Obama extols non-violence, says Egyptians ‘inspired us’

By IANS
Friday, February 11, 2011

WASHINGTON - US President Barack Obama, a self-confessed follower of Mahatma Gandhi and his ideals, heard echoes of history in the way Egyptians brought about change through nonviolence like Gandhi “leading his people down the path of justice.”

“Egyptians have inspired us, and they’ve done so by putting the lie to the idea that justice is best gained through violence,” he said in praise of the Egyptian revolution hours after President Hosni Mubarak finally stepped down Friday.

“For in Egypt, it was the moral force of nonviolence - not terrorism, not mindless killing - but nonviolence, moral force that bent the arc of history toward justice once more,” Obama said in a six minute speech from the White House.

“And while the sights and sounds that we heard were entirely Egyptian, we can’t help but hear the echoes of history - echoes from Germans tearing down a wall, Indonesian students taking to the streets, Gandhi leading his people down the path of justice,” Obama said.

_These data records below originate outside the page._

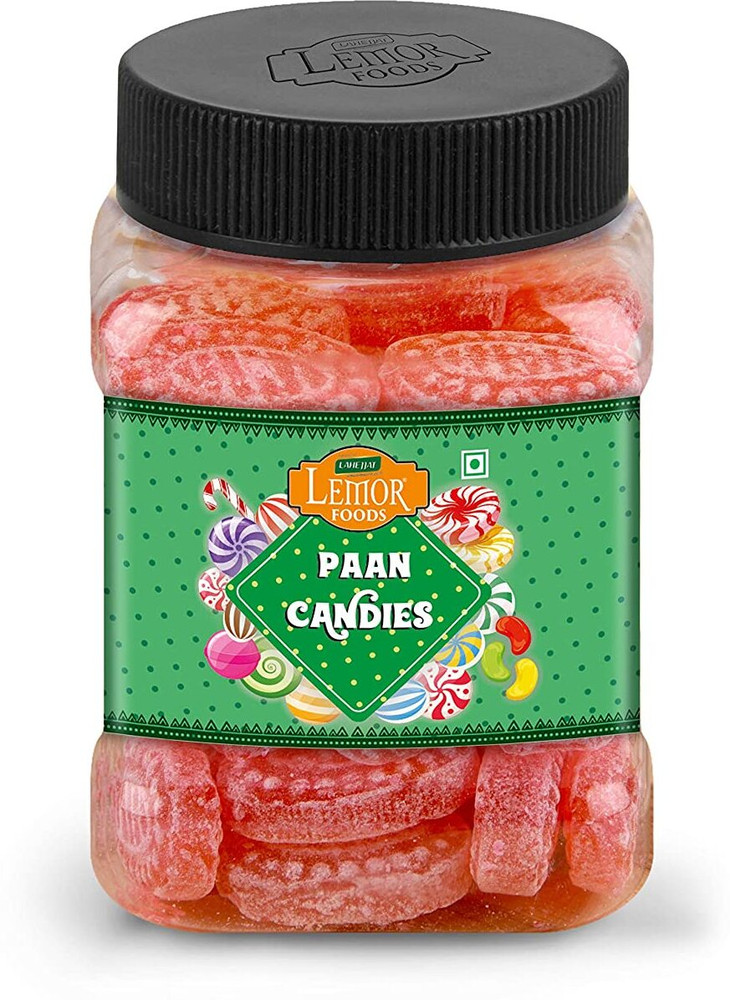 Sweet clearance candies 2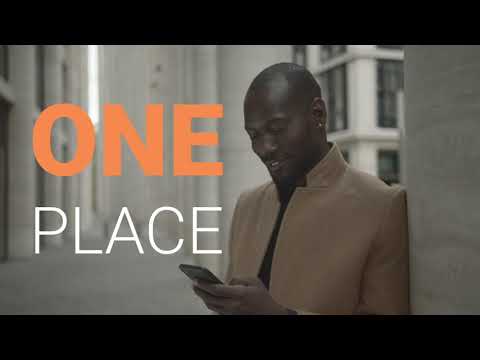 Cardit manage your information video thumbnail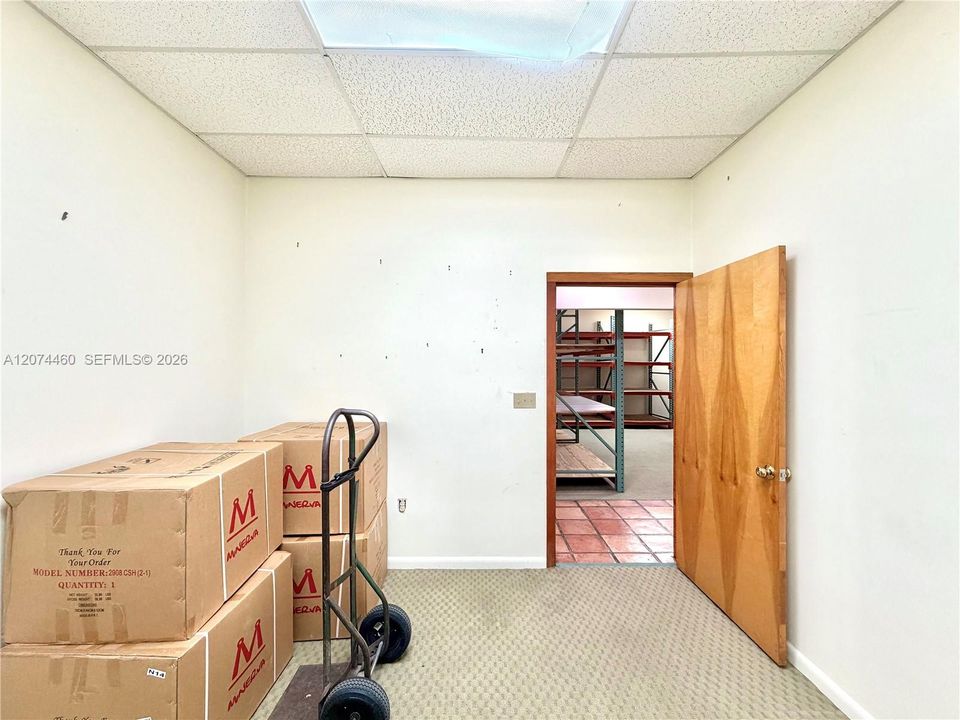 For Rent: $31 (0 beds, 0 baths, 0 Square Feet)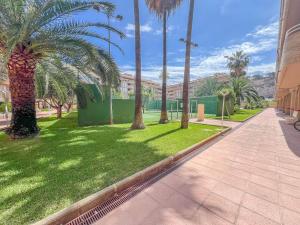 Residencial Puerto Romano by CARLOSFERIEN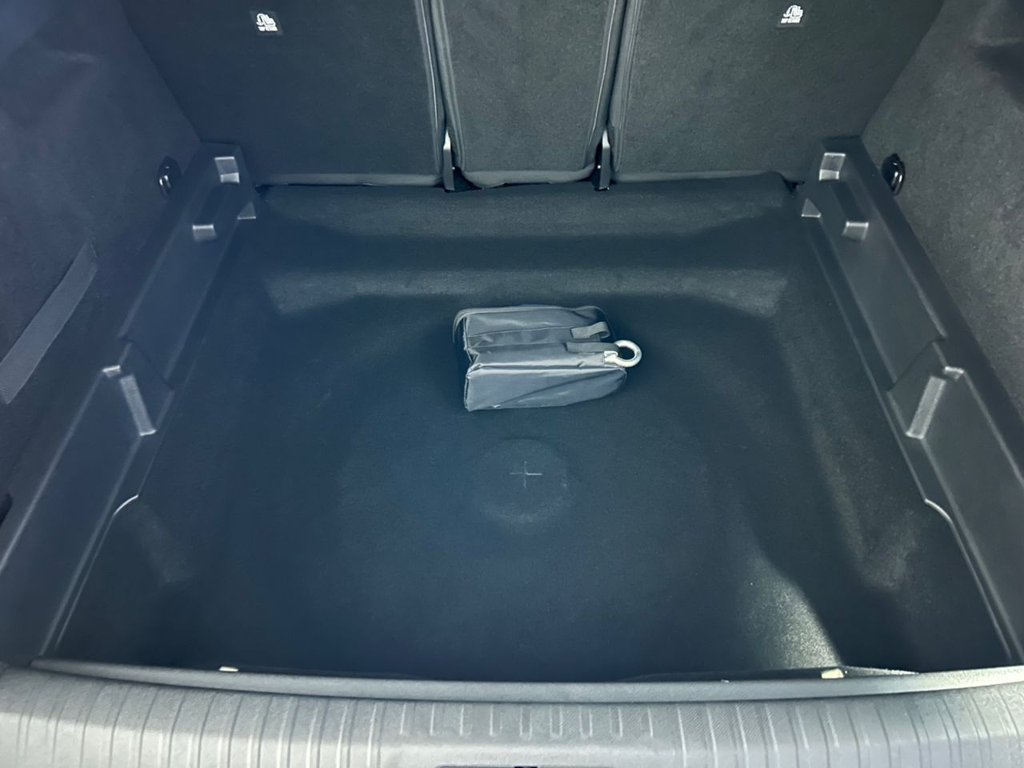 Used Peugeot 3008 2025 for sale - 77594282: Photo 20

“As Martin Luther King said in celebrating the birth of a new nation in Ghana while trying to perfect his own, “There is something in the soul that cries out for freedom,” he said.

“Those were the cries that came from Tahrir Square, and the entire world has taken note.

“Today belongs to the people of Egypt, and the American people are moved by these scenes in Cairo and across Egypt because of who we are as a people and the kind of world that we want our children to grow up in,” Obama said.

“The word Tahrir means liberation. It is a word that speaks to that something in our souls that cries out for freedom.”

“And forevermore it will remind us of the Egyptian people - of what they did, of the things that they stood for, and how they changed their country, and in doing so changed the world,” Obama said.